Questions.
1. In the piece about Helen Gurley Brown, which magazine did she run for several decades?
2. Rewrite the part of the Helen Gurley Brown piece that opens with "I’m not the" and closes with "fun social life.", replacing "coffee table" with "bookshelf".

Supplied passage.
There is a chance you aren’t familiar with Helen Gurley Brown. However, you are probably aware of the magazine she ran for several decades—Cosmopolitan. She was highly responsible for making Cosmopolitan the huge success it is to this day. And she did it by convincing readers there is more to life than getting a wedding ring on your finger and changing poopy diapers.

I’m not the biggest Cosmopolitan fan. On my coffee table are magazines like Bust, Martha Stewart Living, and The Nation. But I always appreciated how Ms. Gurley Brown (who didn’t marry til later in life and never had children of her own) told readers that men are wonderful, but not all that life to offers. Women should have fulfilling lives that include careers, entertaining, hobbies, and a fun social life.

Now in 2015 this advice is hardly earth-shattering, but in the pre-feminist days, when the Pill was in its infancy (yes, pun intended) and women thought college was a way to get an MRS degree, Gurley Brown’s outrageous talk was truly revolutionary.

Data.
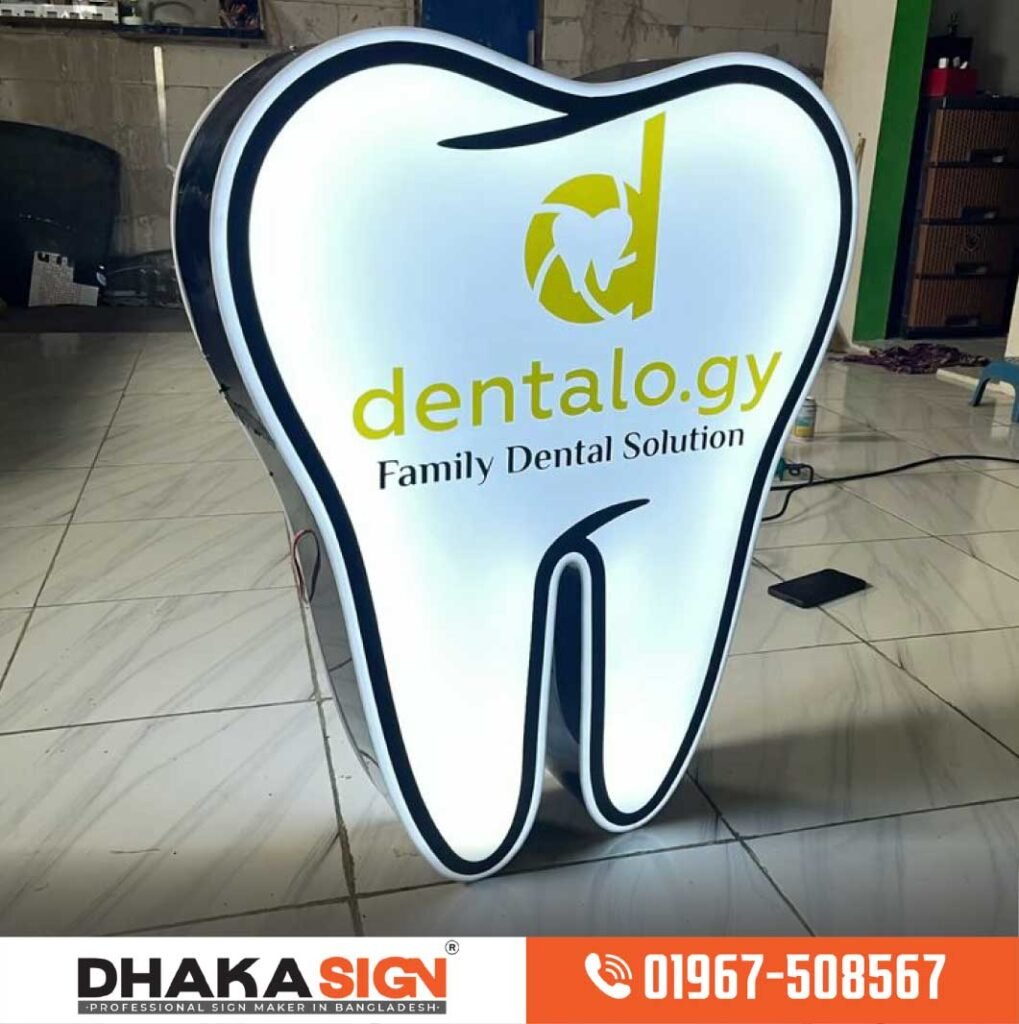 Dental Clinic Sign Board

Exercise answers.
1. Cosmopolitan

2.
I’m not the biggest Cosmopolitan fan. On my bookshelf are magazines like Bust, Martha Stewart Living, and The Nation. But I always appreciated how Ms. Gurley Brown (who didn’t marry til later in life and never had children of her own) told readers that men are wonderful, but not all that life to offers. Women should have fulfilling lives that include careers, entertaining, hobbies, and a fun social life.